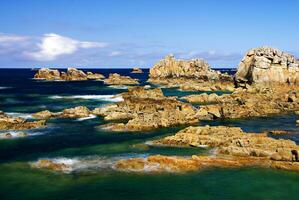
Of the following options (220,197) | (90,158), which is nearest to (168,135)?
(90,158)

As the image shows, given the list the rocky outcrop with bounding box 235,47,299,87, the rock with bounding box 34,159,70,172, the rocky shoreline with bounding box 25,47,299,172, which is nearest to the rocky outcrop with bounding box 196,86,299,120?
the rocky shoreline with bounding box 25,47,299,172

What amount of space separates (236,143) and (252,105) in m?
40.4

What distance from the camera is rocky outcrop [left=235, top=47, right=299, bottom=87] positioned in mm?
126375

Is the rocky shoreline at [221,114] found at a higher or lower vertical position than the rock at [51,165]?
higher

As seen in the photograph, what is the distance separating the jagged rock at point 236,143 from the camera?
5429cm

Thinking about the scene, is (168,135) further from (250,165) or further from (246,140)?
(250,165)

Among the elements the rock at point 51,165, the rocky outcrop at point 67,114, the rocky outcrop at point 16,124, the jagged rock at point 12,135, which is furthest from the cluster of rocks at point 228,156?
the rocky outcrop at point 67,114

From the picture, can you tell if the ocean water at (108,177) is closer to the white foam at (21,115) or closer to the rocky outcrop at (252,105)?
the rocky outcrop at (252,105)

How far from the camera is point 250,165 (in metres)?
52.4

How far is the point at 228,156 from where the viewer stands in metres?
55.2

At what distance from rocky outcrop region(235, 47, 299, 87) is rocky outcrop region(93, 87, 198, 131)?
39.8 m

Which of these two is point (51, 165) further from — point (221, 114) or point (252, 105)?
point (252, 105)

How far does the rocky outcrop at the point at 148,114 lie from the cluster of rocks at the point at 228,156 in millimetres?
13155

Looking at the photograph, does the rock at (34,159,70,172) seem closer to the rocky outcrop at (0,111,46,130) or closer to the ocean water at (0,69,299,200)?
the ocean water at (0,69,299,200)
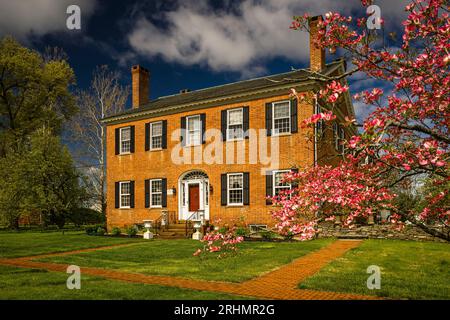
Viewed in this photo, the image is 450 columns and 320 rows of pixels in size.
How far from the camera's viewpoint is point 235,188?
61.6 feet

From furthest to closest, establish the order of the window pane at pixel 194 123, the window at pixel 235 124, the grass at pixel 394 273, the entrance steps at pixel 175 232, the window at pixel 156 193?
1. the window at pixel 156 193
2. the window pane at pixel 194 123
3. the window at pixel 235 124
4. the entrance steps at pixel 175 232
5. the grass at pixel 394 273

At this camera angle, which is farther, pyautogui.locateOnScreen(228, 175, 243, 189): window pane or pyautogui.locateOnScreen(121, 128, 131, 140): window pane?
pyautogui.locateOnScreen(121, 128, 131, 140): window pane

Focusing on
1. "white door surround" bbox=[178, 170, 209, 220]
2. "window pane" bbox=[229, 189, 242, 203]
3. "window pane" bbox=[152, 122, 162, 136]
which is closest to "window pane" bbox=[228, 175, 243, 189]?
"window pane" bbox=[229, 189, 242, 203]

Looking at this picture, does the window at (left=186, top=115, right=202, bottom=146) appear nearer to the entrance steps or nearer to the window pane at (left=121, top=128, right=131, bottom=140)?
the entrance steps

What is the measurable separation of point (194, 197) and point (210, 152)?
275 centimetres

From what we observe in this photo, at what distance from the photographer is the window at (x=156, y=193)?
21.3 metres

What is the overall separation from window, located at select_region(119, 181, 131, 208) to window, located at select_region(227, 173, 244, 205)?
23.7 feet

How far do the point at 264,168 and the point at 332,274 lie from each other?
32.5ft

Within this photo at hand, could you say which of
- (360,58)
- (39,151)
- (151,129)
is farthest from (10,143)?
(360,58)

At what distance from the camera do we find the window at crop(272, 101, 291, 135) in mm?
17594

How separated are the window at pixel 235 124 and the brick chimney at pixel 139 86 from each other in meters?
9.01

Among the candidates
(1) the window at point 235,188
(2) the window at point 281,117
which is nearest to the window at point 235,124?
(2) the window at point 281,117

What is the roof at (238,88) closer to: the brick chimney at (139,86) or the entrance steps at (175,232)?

────────────────

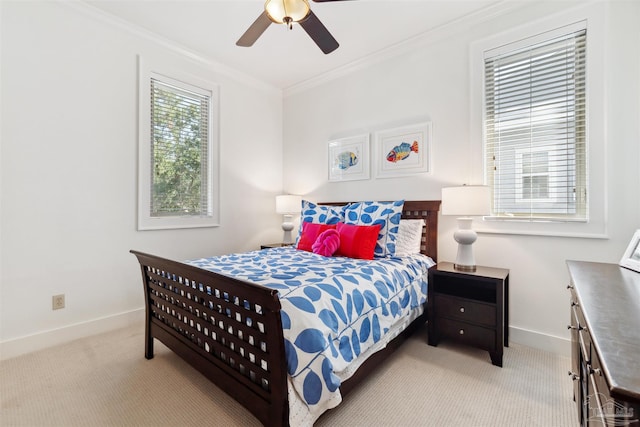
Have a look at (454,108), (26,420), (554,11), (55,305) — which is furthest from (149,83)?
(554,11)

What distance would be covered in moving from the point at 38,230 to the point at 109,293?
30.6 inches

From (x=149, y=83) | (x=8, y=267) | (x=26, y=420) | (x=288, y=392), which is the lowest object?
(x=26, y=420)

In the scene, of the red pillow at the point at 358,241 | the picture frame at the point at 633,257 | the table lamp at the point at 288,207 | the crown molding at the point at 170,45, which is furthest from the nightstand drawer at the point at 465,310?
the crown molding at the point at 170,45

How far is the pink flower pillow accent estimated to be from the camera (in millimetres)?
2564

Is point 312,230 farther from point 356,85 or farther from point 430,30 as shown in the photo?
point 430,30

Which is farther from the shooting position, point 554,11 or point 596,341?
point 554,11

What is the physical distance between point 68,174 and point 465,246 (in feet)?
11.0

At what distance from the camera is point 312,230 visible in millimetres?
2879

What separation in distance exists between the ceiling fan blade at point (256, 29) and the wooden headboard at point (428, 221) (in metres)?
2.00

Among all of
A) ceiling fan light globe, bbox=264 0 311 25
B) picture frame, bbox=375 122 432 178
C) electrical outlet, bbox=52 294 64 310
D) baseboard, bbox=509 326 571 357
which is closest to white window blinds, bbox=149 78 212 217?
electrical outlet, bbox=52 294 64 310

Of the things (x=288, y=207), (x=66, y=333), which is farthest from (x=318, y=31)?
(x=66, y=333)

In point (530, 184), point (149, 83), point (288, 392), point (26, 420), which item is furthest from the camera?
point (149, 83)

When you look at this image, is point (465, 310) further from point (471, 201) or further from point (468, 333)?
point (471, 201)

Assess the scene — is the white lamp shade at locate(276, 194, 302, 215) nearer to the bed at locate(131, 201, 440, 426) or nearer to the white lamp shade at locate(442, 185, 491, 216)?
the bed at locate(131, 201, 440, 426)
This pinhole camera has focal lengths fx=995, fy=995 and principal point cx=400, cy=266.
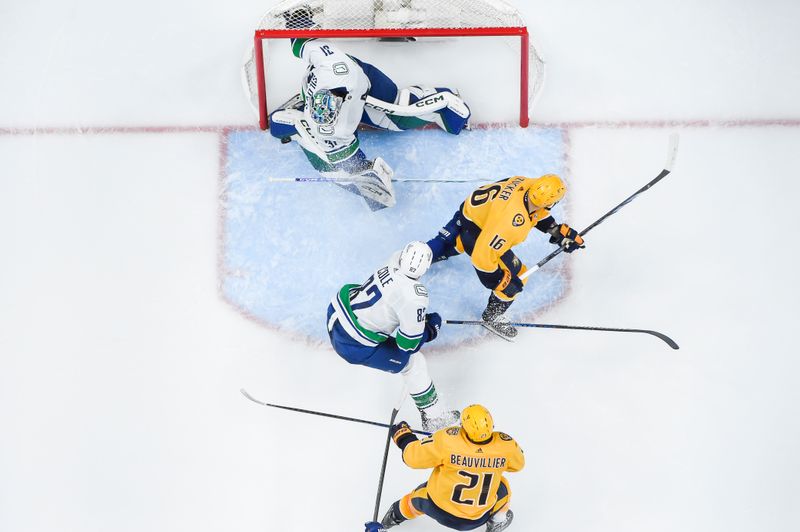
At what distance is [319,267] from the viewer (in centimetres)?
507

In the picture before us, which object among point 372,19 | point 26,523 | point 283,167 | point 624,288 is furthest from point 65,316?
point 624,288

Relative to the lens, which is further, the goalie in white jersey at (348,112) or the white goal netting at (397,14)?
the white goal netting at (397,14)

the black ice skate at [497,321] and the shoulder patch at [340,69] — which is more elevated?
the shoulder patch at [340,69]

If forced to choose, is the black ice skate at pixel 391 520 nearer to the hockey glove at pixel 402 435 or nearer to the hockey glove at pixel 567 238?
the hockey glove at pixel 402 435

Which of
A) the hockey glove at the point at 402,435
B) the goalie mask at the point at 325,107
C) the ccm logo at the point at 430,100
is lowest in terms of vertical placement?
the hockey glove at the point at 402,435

────────────────

**Aim of the exercise:** Recast the records starting at the line containing "From the picture, can" and ending at the line containing "5. the grass at pixel 394 273" as a two-column CSV with the headers record_text and record_answer. Give one row per record, put each field in double quotes with its line breaks turned into spaces, and leave out the pictures.

**Solution for this problem:**
record_text,record_answer
"From the picture, can you tell if the ocean water at (108,177) is closer to the white foam at (21,115) or closer to the rocky outcrop at (252,105)?","the rocky outcrop at (252,105)"
"How far from the camera is point 250,165 (in metres)?","52.4"
"How far is the point at 228,156 from where the viewer stands in metres?","55.2"
"At what distance from rocky outcrop region(235, 47, 299, 87) is rocky outcrop region(93, 87, 198, 131)?","39.8 m"
"Which of these two is point (51, 165) further from — point (221, 114) or point (252, 105)?","point (252, 105)"
"How far does the rocky outcrop at the point at 148,114 lie from the cluster of rocks at the point at 228,156 in millimetres?","13155"
"Looking at the photograph, does the rock at (34,159,70,172) seem closer to the rocky outcrop at (0,111,46,130) or closer to the ocean water at (0,69,299,200)?","the ocean water at (0,69,299,200)"
"Viewed in this photo, the image is 450 columns and 320 rows of pixels in size. How far from the camera's viewpoint is point 235,188?","61.6 feet"
"From furthest to closest, establish the order of the window pane at pixel 194 123, the window at pixel 235 124, the grass at pixel 394 273, the entrance steps at pixel 175 232, the window at pixel 156 193?","1. the window at pixel 156 193 2. the window pane at pixel 194 123 3. the window at pixel 235 124 4. the entrance steps at pixel 175 232 5. the grass at pixel 394 273"